Excerpted passage
#####

It's an obvious fact that retail businesses need a way to accept payments for customer purchases. As time passes, however, businesses must evolve with technology and consumer preferences. Cash used to be the primary form of payment. It gave way to credit cards and other types of swipe payments, and these in turn are gradually shifting to digital payments processed through various mobile devices. In this look at the evolution of payment methods, we review the past and assess where the customer checkout experience is headed.

Pre-Electronics Payments

Payments in the pre-electronics era required a fair amount of manual labor. A retail clerk was required to process every kind of transaction, and some payment types took notable time to complete.

Before swipe technology, cash was king. As recently as 1995, 60 percent of consumers preferred to use cash for all of their purchases.

In addition to cash, check payments were so popular that in 1998, 87 percent of households in the U.S. had a checking account, and checks far surpassed credit purchases. By 2002, businesses processed between two and three times as many check payments as credit card or other charge transactions: For every 42.5 billion check payments there were only 15 billion credit transactions.

#####

Extracted information
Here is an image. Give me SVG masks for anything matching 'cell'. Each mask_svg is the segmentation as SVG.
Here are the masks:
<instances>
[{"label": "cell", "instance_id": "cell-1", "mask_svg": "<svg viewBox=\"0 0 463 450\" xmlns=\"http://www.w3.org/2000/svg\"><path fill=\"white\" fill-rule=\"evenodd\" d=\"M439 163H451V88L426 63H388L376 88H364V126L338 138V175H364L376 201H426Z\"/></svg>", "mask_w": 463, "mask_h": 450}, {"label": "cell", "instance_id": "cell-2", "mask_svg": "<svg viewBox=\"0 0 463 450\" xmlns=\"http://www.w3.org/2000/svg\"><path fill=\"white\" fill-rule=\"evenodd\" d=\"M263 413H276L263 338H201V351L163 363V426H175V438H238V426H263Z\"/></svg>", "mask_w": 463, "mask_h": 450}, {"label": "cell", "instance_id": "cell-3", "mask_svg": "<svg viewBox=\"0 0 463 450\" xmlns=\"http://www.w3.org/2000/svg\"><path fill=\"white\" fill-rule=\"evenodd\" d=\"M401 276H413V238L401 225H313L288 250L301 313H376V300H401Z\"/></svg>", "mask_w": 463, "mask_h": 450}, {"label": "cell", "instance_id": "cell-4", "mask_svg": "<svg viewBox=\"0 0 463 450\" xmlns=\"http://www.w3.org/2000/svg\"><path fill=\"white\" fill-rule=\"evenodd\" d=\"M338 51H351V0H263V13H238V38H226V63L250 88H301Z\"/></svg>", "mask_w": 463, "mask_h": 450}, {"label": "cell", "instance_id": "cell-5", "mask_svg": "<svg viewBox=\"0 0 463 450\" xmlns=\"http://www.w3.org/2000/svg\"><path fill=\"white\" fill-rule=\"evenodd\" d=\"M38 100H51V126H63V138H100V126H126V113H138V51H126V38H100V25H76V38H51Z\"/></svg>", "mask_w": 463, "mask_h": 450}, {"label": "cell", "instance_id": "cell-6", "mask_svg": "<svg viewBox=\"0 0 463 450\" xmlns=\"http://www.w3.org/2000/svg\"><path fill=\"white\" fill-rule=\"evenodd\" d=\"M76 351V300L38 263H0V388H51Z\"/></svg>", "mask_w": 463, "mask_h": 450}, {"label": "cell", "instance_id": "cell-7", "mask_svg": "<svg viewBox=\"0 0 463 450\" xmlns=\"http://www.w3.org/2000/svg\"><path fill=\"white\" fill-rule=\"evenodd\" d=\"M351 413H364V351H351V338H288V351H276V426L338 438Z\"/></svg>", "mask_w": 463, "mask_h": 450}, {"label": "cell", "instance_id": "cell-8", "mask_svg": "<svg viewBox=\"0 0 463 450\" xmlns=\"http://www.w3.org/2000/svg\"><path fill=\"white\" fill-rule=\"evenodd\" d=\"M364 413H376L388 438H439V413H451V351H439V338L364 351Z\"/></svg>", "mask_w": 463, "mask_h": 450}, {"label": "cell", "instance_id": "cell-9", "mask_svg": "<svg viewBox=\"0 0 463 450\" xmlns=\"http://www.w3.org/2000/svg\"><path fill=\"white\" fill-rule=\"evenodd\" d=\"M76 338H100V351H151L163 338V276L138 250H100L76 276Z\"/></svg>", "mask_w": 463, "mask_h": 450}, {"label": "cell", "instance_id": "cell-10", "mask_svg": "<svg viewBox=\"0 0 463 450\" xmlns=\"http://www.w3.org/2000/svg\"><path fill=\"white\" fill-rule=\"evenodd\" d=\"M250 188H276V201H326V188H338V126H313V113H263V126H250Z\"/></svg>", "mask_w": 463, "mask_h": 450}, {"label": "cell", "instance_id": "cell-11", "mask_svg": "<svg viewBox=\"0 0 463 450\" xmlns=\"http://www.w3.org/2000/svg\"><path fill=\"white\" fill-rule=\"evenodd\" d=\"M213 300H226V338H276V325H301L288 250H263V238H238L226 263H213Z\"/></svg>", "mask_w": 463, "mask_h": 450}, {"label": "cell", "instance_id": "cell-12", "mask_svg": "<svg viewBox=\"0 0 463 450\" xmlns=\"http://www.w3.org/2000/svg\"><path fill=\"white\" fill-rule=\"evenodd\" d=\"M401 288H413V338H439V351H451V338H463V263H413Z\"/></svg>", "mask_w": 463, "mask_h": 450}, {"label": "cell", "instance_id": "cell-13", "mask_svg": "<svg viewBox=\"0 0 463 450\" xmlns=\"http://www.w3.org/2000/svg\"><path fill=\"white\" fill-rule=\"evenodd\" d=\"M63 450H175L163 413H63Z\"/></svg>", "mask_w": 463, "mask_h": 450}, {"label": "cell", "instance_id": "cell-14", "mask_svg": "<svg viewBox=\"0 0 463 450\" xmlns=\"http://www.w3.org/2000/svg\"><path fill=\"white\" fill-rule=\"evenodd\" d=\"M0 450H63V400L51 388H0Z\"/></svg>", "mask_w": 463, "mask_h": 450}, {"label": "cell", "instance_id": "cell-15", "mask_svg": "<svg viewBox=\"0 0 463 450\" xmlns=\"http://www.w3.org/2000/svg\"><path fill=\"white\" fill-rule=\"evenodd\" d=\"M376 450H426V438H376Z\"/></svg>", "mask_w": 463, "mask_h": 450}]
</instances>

#####

Actions to take
a. In the payments passage, swap "retail clerk" for "cashier" and write out the text between "Payments in the" and "time to complete.", inclusive.
b. According to the payments passage, what percentage of U.S. households had a checking account in 1998?
The records are material separate from the text.

Solutions to the problems
a.
Payments in the pre-electronics era required a fair amount of manual labor. A cashier was required to process every kind of transaction, and some payment types took notable time to complete.

b. 87 percent